OBJECTIVE: Copy every entry below word for word, leaving out the pictures.

[Excerpts from a spatial reasoning dataset]
## begin
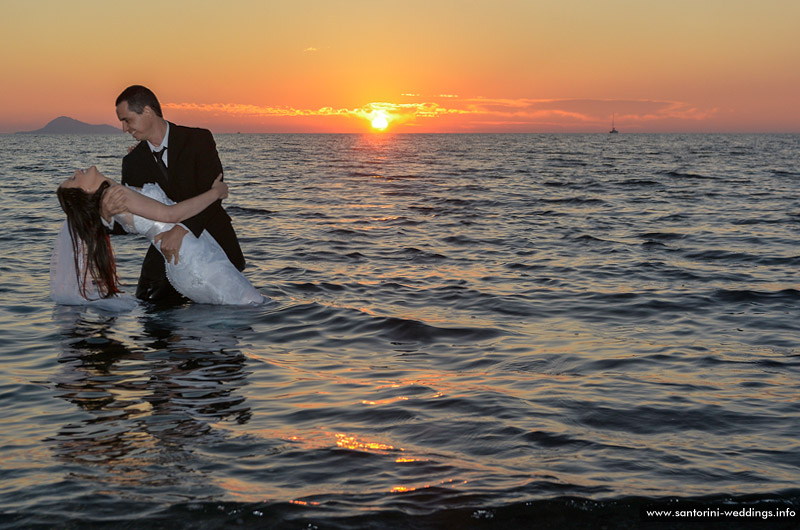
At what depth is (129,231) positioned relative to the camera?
7516 millimetres

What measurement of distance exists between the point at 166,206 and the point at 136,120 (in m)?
0.93

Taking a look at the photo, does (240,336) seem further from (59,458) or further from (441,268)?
(441,268)

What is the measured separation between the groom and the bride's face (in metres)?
0.55

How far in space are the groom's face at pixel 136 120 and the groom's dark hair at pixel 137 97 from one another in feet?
0.10

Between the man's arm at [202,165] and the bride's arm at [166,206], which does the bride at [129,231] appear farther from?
the man's arm at [202,165]

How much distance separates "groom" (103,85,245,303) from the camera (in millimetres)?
7008

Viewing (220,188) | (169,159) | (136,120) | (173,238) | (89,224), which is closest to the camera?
(89,224)

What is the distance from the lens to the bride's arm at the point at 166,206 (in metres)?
6.66

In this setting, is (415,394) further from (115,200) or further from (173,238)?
(173,238)

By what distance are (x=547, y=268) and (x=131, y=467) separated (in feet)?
28.1

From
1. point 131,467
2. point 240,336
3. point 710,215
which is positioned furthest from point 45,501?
point 710,215

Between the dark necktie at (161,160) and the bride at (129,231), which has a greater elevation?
the dark necktie at (161,160)

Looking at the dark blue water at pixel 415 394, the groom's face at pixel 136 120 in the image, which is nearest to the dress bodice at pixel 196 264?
the dark blue water at pixel 415 394

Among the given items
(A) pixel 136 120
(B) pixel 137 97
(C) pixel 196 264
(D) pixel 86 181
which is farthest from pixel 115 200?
(C) pixel 196 264
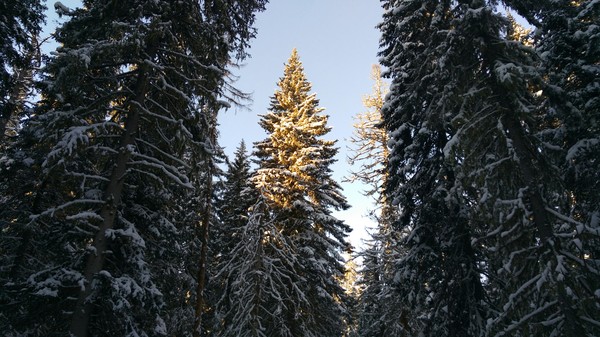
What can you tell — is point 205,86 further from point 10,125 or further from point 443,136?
point 10,125

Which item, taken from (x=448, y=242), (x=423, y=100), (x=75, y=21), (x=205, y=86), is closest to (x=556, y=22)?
(x=423, y=100)

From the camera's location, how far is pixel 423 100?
1159cm

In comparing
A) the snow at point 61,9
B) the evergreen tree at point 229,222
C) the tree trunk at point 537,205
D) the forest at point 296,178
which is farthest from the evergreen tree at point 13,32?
the tree trunk at point 537,205

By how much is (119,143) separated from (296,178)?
944 centimetres

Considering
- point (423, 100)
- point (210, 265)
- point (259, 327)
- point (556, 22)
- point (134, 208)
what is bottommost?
point (259, 327)

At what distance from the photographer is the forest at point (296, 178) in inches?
271

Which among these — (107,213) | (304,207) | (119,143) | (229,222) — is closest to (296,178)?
(304,207)

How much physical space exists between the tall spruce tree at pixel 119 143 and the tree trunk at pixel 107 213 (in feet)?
0.06

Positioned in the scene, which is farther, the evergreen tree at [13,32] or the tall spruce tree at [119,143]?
the evergreen tree at [13,32]

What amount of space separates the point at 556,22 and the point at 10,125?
103 ft

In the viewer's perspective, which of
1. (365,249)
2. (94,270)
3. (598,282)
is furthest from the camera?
(365,249)

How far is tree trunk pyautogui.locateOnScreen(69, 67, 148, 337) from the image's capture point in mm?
6375

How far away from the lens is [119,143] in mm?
8180

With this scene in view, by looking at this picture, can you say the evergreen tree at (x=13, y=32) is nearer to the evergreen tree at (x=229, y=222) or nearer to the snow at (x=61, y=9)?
the snow at (x=61, y=9)
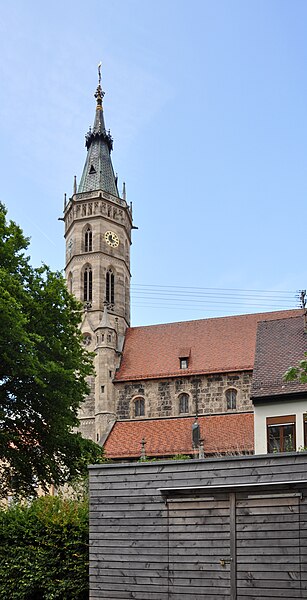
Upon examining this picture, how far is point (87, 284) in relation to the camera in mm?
53906

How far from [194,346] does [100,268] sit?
377 inches

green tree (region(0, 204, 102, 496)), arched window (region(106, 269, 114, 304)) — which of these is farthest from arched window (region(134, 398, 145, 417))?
green tree (region(0, 204, 102, 496))

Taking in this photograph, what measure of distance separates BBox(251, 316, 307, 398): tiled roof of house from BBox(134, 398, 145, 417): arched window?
22.6m

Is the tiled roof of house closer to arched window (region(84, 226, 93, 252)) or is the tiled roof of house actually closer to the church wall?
the church wall

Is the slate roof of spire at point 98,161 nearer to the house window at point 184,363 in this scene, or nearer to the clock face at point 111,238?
the clock face at point 111,238

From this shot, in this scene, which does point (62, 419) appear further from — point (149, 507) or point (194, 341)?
point (194, 341)

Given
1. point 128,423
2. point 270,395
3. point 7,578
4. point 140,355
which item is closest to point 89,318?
point 140,355

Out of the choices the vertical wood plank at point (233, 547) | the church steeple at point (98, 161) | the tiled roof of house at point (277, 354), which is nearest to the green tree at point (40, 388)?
the tiled roof of house at point (277, 354)

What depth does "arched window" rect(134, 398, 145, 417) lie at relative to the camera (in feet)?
157

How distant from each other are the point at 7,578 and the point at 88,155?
4959cm

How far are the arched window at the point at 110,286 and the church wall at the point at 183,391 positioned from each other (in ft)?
23.8

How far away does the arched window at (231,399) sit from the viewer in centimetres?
4588

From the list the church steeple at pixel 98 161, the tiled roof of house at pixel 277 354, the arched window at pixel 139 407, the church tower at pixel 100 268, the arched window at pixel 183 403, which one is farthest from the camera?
the church steeple at pixel 98 161

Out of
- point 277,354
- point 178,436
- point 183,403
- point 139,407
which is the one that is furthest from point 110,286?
point 277,354
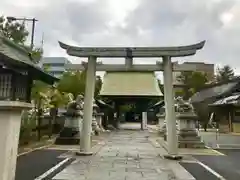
## end
OUTPUT OF THE EXERCISE:
At what depth is (129,231) positioned relative to the camera?
7516 millimetres

What measurement of distance exists between the point at 166,206 and the point at 136,120 (in m)?
0.93

Taking a look at the photo, does (240,336) seem further from (59,458) or further from (441,268)?
(441,268)

What is the measured separation between the groom and the bride's face (in metres)?
0.55

How far in space are the groom's face at pixel 136 120 and the groom's dark hair at pixel 137 97 from one another in feet?
0.10

Between the man's arm at [202,165] and the bride's arm at [166,206], which does the bride at [129,231] appear farther from?
the man's arm at [202,165]

How much distance separates "groom" (103,85,245,303) from the camera (in millimetres)?
7008

Viewing (220,188) | (169,159) | (136,120) | (173,238) | (89,224), which is closest to the camera?
(89,224)

What is the distance from the lens to the bride's arm at the point at 166,206 (in metres)?
6.66

In this setting, is (415,394) further from (115,200) or further from (173,238)?
(173,238)

By what distance are (x=547, y=268) and (x=131, y=467) separated (in feet)?
28.1

From
1. point 131,467
2. point 240,336
3. point 710,215
which is positioned furthest from point 45,501?
point 710,215

Between the dark necktie at (161,160) and the bride at (129,231), which has a greater elevation?
the dark necktie at (161,160)

Looking at the dark blue water at pixel 415 394, the groom's face at pixel 136 120 in the image, which is nearest to the dress bodice at pixel 196 264?
the dark blue water at pixel 415 394

Among the given items
(A) pixel 136 120
(B) pixel 137 97
(C) pixel 196 264
(D) pixel 86 181
which is farthest from pixel 115 200?
(C) pixel 196 264
What can you tell — is point 205,86 further from point 10,125 or further from point 443,136?
point 10,125

Which item, taken from (x=448, y=242), (x=423, y=100), (x=75, y=21), (x=205, y=86), is closest to (x=556, y=22)?
(x=423, y=100)

From the camera's location, how far is pixel 423 100?
1159cm

In comparing
A) the snow at point 61,9
B) the evergreen tree at point 229,222
C) the tree trunk at point 537,205
D) the forest at point 296,178
which is farthest from the evergreen tree at point 13,32?
the tree trunk at point 537,205

By how much is (119,143) separated from (296,178)?
944 centimetres

Considering
- point (423, 100)
- point (210, 265)
- point (259, 327)
- point (556, 22)
- point (134, 208)
what is bottommost?
point (259, 327)

At what distance from the photographer is the forest at point (296, 178) in inches?
271

Which among these — (107,213) | (304,207) | (119,143) | (229,222) — is closest to (296,178)?
(304,207)

How much physical space exists between the tall spruce tree at pixel 119 143 and the tree trunk at pixel 107 213 (in feet)?
0.06

Positioned in the scene, which is farther, the evergreen tree at [13,32] or the tall spruce tree at [119,143]?
the evergreen tree at [13,32]

What amount of space separates the point at 556,22 and the point at 10,125?
103 ft

In the viewer's perspective, which of
1. (365,249)
2. (94,270)
3. (598,282)
is furthest from the camera?
(365,249)

How far is tree trunk pyautogui.locateOnScreen(69, 67, 148, 337) from the image's capture point in mm?
6375

How far away from the lens is [119,143] in mm?
8180

With this scene in view, by looking at this picture, can you say the evergreen tree at (x=13, y=32) is nearer to the evergreen tree at (x=229, y=222) or nearer to the snow at (x=61, y=9)?
the snow at (x=61, y=9)
Upon examining this picture, how far is point (87, 284) in relation to the camera in mm?
53906

How far from [194,346] does [100,268] sit?
377 inches

green tree (region(0, 204, 102, 496)), arched window (region(106, 269, 114, 304)) — which of these is farthest from arched window (region(134, 398, 145, 417))?
green tree (region(0, 204, 102, 496))

Taking in this photograph, what measure of distance separates BBox(251, 316, 307, 398): tiled roof of house from BBox(134, 398, 145, 417): arched window?
22.6m

Is the tiled roof of house closer to arched window (region(84, 226, 93, 252)) or is the tiled roof of house actually closer to the church wall?
the church wall

Is the slate roof of spire at point 98,161 nearer to the house window at point 184,363 in this scene, or nearer to the clock face at point 111,238?
the clock face at point 111,238

From this shot, in this scene, which does point (62, 419) appear further from — point (149, 507) or point (194, 341)?
point (194, 341)

Given
1. point 128,423
2. point 270,395
3. point 7,578
4. point 140,355
which item is closest to point 89,318?
point 140,355

Out of the choices the vertical wood plank at point (233, 547) | the church steeple at point (98, 161) | the tiled roof of house at point (277, 354), which is nearest to the green tree at point (40, 388)?
the tiled roof of house at point (277, 354)

What depth does "arched window" rect(134, 398, 145, 417) lie at relative to the camera (in feet)?
157

How distant from each other are the point at 7,578 and the point at 88,155?
4959cm

How far are the arched window at the point at 110,286 and the church wall at the point at 183,391 positioned from each other (in ft)?
23.8

How far away does the arched window at (231,399) sit from the viewer in centimetres?
4588

From the list the church steeple at pixel 98 161, the tiled roof of house at pixel 277 354, the arched window at pixel 139 407, the church tower at pixel 100 268, the arched window at pixel 183 403, which one is farthest from the camera?
the church steeple at pixel 98 161

Out of
- point 277,354
- point 178,436
- point 183,403
- point 139,407
which is the one that is furthest from point 110,286?
point 277,354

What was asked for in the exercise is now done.